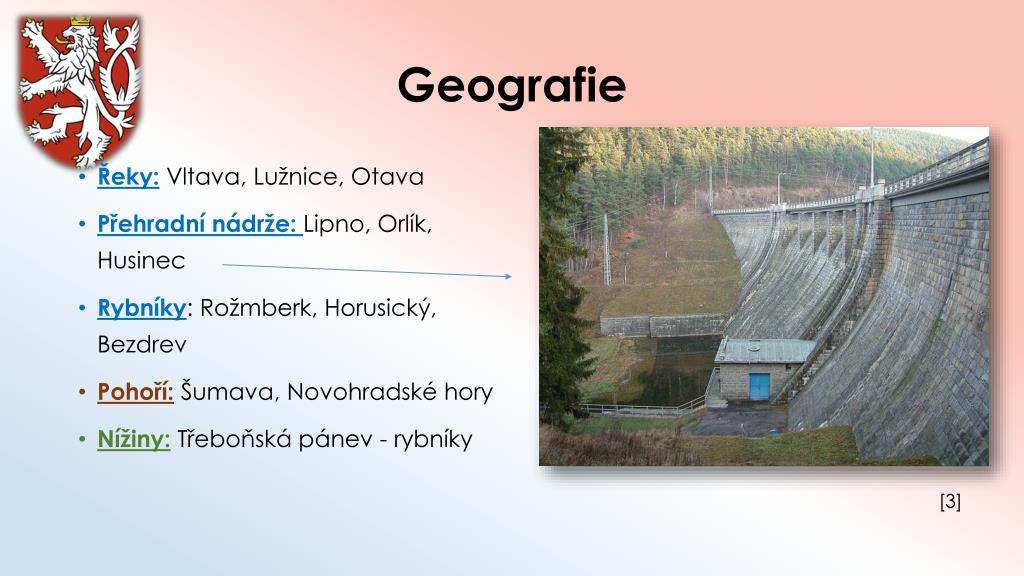 Geografie

• Řeky: Vltava, Lužnice, Otava
• Přehradní nádrže: Lipno, Orlík, Husinec
• Rybníky: Rožmberk, Horusický, Bezdrev
• Pohoří: Šumava, Novohradské hory
• Nížiny: Třeboňská pánev - rybníky

[3]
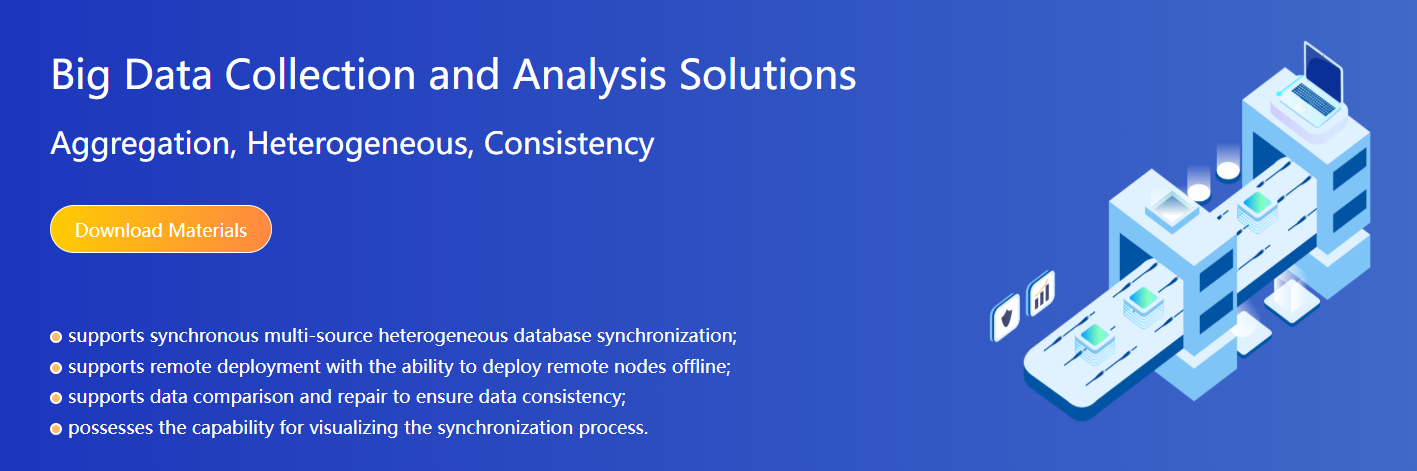 Big Data Collection and Analysis Solutions

Aggregation, Heterogeneous, Consistency

Download Materials

supports synchronous multi-source heterogeneous database synchronization;
supports remote deployment with the ability to deploy remote nodes offline;
supports data comparison and repair to ensure data consistency;
possesses the capability for visualizing the synchronization process.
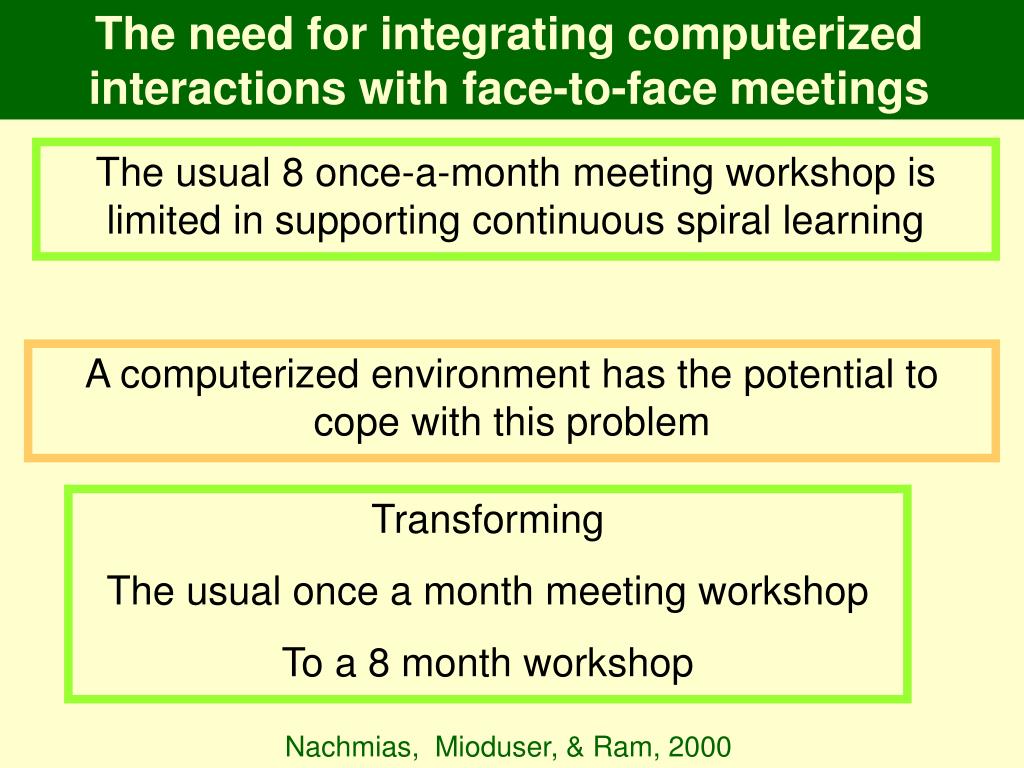 The need for integrating computerized interactions with face-to-face meetings

The usual 8 once-a-month meeting workshop is limited in supporting continuous spiral learning

A computerized environment has the potential to cope with this problem

Transforming

The usual once a month meeting workshop

To a 8 month workshop

Nachmias, Mioduser, & Ram, 2000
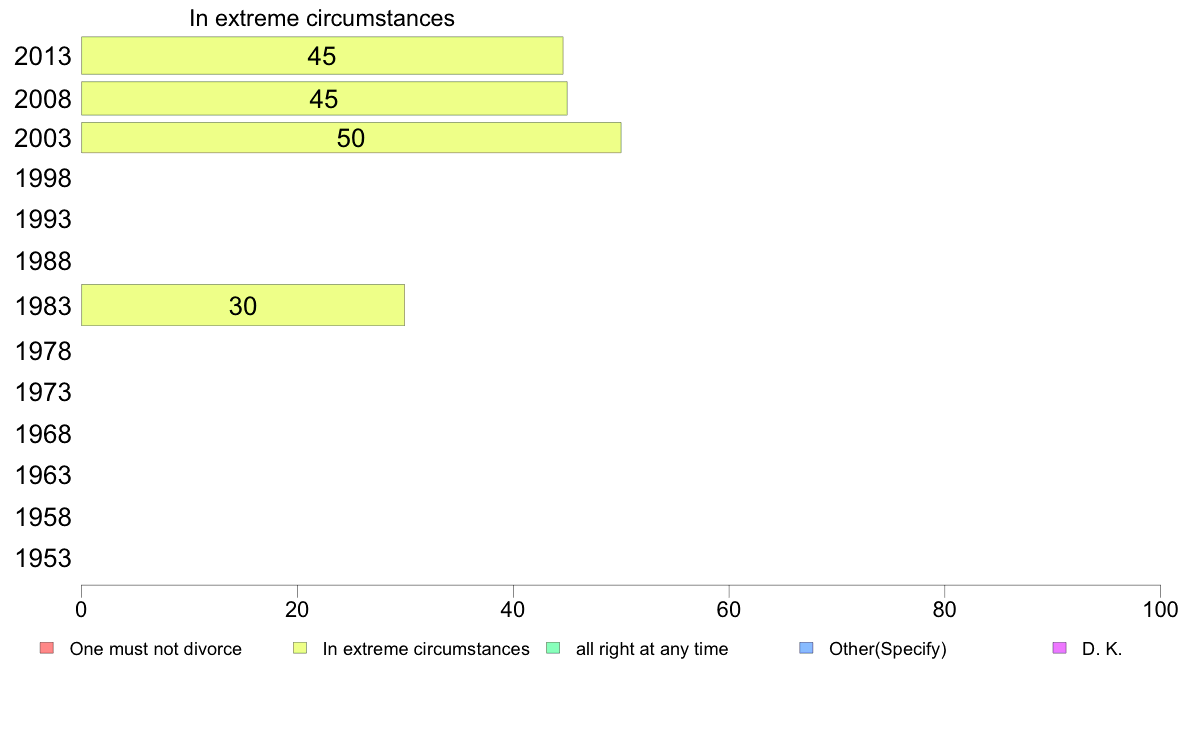 In extreme circumstances

2013 45
2008 45
2003 50
1998
1993
1988
1983 30
1978
1973
1968
1963
1958
1953

0 20 40 60 80 100

One must not divorce
In extreme circumstances
all right at any time
Other(Specify)
D. K.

———

_TASK INSTRUCTIONS_: Leave out the pictures and return the rest of the records exactly.

_RESPONSE_:
 Geografie

• Řeky: Vltava, Lužnice, Otava
• Přehradní nádrže: Lipno, Orlík, Husinec
• Rybníky: Rožmberk, Horusický, Bezdrev
• Pohoří: Šumava, Novohradské hory
• Nížiny: Třeboňská pánev - rybníky

[3]
 Big Data Collection and Analysis Solutions

Aggregation, Heterogeneous, Consistency

Download Materials

supports synchronous multi-source heterogeneous database synchronization;
supports remote deployment with the ability to deploy remote nodes offline;
supports data comparison and repair to ensure data consistency;
possesses the capability for visualizing the synchronization process.
 The need for integrating computerized interactions with face-to-face meetings

The usual 8 once-a-month meeting workshop is limited in supporting continuous spiral learning

A computerized environment has the potential to cope with this problem

Transforming

The usual once a month meeting workshop

To a 8 month workshop

Nachmias, Mioduser, & Ram, 2000
 In extreme circumstances

2013 45
2008 45
2003 50
1998
1993
1988
1983 30
1978
1973
1968
1963
1958
1953

0 20 40 60 80 100

One must not divorce
In extreme circumstances
all right at any time
Other(Specify)
D. K.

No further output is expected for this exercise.